Request A - Copy the passage of the reply about masturbation from "This does not" up to and including "and disproving something.".
Request B - Return each line of the entries that contains the string "below", treating uppercase and lowercase as different.

Text block -
Agathos:
Sorry to be late in my response here, but I’m going to give it a go nonetheless.
In your response, you merely stated your conclusion again in a slightly different fashion. When Snipe and I posited that it might help control actual actions, rather than leading to more craving/impure action this is what you said: "The truth is this this. It doesn’t help you not have sex. The more you think about sex, and the more you teach your body to crave it (with simultaneous mental and physical stimulation) the more likely you are to break down in a crucial moment, and uh’oh, “Mom, dad, I got this girl that I really don’t like all that much pregnant…”
This does not address the “weak and absurd” statement that masturbation could lessen the urge to act in people – I will add especially those who are not disposed toward obsessive/compulsive behavior, or who are not disposed to “addictive” behavior.
I’m not saying we laid out an argument to the contrary. We simply stated our own observations about how we function. Feel free to disagree, but don’t treat restating your own conclusion and disproving something.
You have to remember that, irrespective of how convincing you find it, your position is definitely an interpretation. While you may find it convincing, someone else may look at it differently. Especially given the litany of sins that are actually spelled out, it seems to me that you are actually starting from a relatively weak position in claiming masturbation should be a proscribed activity, unless you think God forgot to mention it along the way, getting lost amongst the minutae of other sins that are specifically presribed (many of which, I think it is safe to say, occur far more rarely than does masturbation).

Image and question entries -
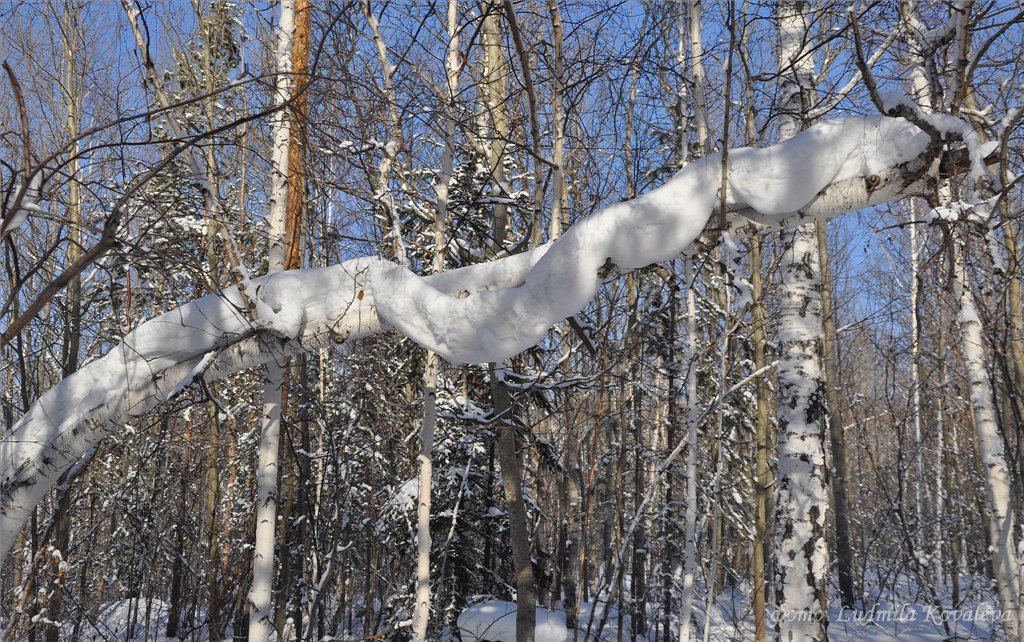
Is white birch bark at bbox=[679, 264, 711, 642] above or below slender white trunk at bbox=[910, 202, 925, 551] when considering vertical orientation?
below

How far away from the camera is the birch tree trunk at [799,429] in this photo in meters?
4.62

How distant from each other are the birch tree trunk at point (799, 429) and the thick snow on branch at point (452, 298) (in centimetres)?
134

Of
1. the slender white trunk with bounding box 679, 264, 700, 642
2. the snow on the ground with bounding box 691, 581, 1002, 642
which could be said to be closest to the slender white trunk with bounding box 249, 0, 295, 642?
the slender white trunk with bounding box 679, 264, 700, 642

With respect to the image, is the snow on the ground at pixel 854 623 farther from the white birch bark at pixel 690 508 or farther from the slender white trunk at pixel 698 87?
the slender white trunk at pixel 698 87

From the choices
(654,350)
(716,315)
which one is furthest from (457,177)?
(716,315)

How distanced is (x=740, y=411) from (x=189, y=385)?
9812 millimetres

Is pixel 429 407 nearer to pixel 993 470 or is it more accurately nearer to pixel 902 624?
pixel 993 470

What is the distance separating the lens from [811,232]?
5352 millimetres

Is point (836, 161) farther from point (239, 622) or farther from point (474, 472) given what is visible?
point (239, 622)

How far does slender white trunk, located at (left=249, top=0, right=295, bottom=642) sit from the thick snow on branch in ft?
1.50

Written response A -
This does not address the “weak and absurd” statement that masturbation could lessen the urge to act in people – I will add especially those who are not disposed toward obsessive/compulsive behavior, or who are not disposed to “addictive” behavior.
I’m not saying we laid out an argument to the contrary. We simply stated our own observations about how we function. Feel free to disagree, but don’t treat restating your own conclusion and disproving something.

Written response B -
Is white birch bark at bbox=[679, 264, 711, 642] above or below slender white trunk at bbox=[910, 202, 925, 551] when considering vertical orientation?
below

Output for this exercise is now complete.